The food pyramid is a hierarchy of half-truths. It has long painted an incomplete picture—one in which dairy and meat are pillars of health and nutrition—while failing to address the fact that animal agriculture assumes a starring role in driving climate change.
The Game Changers, a documentary that debuted at the Sundance Film Festival in 2018, implies a positive correlation between a plant-based diet and high-level athletic achievement. It chronicles the lives of vegan athletes and explores the vegetarian diets followed by some Roman gladiators.
The documentary resonated with Vincent Dotson, an avid boxer and Saint Louis transplant who developed an interest in the studies presented. According to the film, researchers reported observing more efficient blood flow and higher oxygen levels in athletes who followed plant-based diets when compared to omnivorous competitors from the same athletic disciplines.
Dotson ran an unofficial experiment of his own, where his meatless Mondays segued into four-to-five vegetarian days a week and, eventually, to the omission of red meat and dairy altogether. The positive health effects he experienced offered swift confirmation of what he’d seen on the big screen.
“I felt like I was running smoother and more efficiently,” he says. “Being from the Midwest, I loved milk—I was raised on milk—but I was looking for a non-dairy alternative to switch to.”
He was working in sales at the time, but, he continues, “It wasn’t fulfilling to me. It was just a job to pay the bills.” Around this time, the pandemic was bringing the world to a standstill, which allowed Dotson time to pivot toward a lifelong calling.
“Since I was a child, I’ve always wanted to build something from the ground up on my own. I’ve always felt like an entrepreneur, and I love cooking. It’s very therapeutic for me,” he explains.
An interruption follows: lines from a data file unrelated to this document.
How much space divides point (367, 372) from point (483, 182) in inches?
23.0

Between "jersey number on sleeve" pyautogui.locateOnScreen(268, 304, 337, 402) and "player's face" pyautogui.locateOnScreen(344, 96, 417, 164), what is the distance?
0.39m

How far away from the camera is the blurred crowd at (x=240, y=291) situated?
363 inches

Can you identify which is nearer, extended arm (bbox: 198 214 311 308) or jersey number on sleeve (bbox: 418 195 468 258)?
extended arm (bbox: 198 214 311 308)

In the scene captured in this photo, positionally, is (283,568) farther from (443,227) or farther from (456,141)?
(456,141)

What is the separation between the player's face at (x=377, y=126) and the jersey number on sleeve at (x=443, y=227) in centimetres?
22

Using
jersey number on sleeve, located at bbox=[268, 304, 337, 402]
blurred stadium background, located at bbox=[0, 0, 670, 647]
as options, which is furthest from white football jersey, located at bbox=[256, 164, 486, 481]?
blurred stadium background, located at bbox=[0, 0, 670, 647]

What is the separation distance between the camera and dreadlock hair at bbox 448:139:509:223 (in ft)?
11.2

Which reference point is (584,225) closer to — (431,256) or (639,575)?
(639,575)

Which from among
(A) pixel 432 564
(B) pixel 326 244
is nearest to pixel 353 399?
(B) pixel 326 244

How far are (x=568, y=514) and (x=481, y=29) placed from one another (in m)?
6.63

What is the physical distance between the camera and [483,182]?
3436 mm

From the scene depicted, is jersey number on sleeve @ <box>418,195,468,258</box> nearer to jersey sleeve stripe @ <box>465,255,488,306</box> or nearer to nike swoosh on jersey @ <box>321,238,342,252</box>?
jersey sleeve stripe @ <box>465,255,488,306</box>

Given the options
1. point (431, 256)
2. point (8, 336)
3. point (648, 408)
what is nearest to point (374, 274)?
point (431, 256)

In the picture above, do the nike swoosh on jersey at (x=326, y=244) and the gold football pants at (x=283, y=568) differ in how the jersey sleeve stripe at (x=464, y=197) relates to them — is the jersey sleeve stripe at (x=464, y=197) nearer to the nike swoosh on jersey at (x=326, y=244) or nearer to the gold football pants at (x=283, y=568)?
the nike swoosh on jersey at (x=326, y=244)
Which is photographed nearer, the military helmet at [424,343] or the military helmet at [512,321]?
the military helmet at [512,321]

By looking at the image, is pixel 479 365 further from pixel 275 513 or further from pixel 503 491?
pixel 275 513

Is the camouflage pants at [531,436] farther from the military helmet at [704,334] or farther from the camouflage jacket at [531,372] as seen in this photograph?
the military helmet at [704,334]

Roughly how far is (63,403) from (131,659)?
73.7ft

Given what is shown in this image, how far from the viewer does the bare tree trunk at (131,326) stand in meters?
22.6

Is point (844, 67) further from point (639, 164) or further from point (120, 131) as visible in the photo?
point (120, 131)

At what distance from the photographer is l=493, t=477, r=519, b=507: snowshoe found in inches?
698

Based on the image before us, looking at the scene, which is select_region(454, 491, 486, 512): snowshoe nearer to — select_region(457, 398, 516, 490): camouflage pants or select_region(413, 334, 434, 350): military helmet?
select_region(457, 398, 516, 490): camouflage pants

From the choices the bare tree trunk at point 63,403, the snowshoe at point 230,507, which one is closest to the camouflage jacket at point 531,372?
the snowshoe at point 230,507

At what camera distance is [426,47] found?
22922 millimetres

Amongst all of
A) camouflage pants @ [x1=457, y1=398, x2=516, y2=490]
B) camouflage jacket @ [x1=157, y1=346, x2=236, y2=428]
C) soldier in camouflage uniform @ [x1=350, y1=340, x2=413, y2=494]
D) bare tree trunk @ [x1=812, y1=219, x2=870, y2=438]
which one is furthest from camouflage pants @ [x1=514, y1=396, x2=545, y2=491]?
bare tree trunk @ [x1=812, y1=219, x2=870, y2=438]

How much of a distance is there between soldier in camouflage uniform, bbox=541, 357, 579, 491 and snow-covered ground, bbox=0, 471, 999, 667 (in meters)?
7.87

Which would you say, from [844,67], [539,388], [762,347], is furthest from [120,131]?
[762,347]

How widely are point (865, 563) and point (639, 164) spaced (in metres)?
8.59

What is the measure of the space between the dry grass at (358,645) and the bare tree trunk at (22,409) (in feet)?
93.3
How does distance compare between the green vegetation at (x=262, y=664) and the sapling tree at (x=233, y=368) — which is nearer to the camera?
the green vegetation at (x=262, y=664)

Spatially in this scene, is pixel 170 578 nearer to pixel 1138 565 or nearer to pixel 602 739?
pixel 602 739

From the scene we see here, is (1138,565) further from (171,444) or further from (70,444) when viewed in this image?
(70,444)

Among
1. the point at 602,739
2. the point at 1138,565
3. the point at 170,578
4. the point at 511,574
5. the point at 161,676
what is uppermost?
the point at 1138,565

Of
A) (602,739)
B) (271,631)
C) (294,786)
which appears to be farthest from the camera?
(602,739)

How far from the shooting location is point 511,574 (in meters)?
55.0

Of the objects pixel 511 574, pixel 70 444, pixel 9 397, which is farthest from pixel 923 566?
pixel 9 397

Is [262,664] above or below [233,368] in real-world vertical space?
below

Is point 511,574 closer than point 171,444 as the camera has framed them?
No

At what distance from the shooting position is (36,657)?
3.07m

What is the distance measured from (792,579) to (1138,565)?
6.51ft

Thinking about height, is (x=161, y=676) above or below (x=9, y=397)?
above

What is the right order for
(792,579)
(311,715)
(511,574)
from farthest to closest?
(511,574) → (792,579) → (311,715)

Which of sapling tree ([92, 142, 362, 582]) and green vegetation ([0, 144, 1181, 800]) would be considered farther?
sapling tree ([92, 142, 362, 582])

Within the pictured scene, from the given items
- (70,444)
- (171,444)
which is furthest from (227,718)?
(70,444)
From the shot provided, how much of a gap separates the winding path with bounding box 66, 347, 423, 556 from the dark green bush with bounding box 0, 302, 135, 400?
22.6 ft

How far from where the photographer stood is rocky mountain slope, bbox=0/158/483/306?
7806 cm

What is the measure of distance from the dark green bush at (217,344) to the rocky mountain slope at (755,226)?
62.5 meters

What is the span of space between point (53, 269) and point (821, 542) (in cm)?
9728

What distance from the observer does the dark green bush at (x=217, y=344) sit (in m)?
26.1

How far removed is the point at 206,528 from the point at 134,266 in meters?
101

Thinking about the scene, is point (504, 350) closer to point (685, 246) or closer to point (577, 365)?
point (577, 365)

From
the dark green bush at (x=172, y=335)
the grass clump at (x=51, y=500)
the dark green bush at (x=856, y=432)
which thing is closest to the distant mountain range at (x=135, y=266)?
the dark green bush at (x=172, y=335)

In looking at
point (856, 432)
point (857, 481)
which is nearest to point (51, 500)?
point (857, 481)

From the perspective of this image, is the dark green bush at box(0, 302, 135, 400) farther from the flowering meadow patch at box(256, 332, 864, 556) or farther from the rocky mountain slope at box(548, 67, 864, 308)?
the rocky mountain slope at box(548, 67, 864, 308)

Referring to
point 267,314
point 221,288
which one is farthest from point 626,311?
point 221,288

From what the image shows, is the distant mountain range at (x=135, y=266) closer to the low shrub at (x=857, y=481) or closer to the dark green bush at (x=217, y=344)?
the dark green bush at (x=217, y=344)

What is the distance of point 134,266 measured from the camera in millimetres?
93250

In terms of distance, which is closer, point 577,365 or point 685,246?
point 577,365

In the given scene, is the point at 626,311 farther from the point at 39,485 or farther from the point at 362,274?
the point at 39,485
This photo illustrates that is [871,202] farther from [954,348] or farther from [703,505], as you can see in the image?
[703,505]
While researching the best ways to craft plant milk from scratch, Dotson learned that hemp seeds have far more to offer than comedic comparisons to marijuana. Hemp comes from the same cannabis sativa plant available for purchase at your local dispensary, but it can’t get you high. It is, however, high in a number of macro- and micronutrients.
Almonds and cashews have been champions for plant-based progress and were obvious contenders. They’ve shapeshifted into butters, milks, crusts, and spreads. But they require thousands of gallons of water to produce a handful of servings, more than most other nuts and legumes—not-so-savory numbers for crops grown in one of the most drought-affected states.
So Dotson got to work in the lab (his apartment kitchen) with hemp seeds, which thrive with less than a third of the amount of water needed to grow almonds. He began with a vanilla mylk, but chocolate was the first flavor suitable for outside sampling. Dotson crowdsourced opinions from friends, family, and roommates, who convinced Dotson his prototypes were a marketable, ready-to-sell product. “They were my first customers,” he says. “I would do drop-offs at houses, apartments, and dorms. It reminded me of the old-school milkman set-up, where they would travel around and leave milk outside your door.”
Luv Mylk currently offers five varieties—unsweetened, chocolate, strawberry, vanilla, and horchata—all made from organic plants.
Dotson’s product is also gluten-free, rich in iron and calcium, and full of omega-3s and -6s. Plus, it is nut-free, a rare distinction in the world of vegan milks.
The future of Luv Mylk remains hemp-based, but Dotson is contemplating investing in pasteurizing equipment to extend Luv Mylk’s shelf life beyond seven to 10 days, making his products more compatible for use in coffee shops and cafés. No word yet on where lattes would rank on the food pyramid—however, if hemp in coffee can slow deforestation, let’s get to frothing.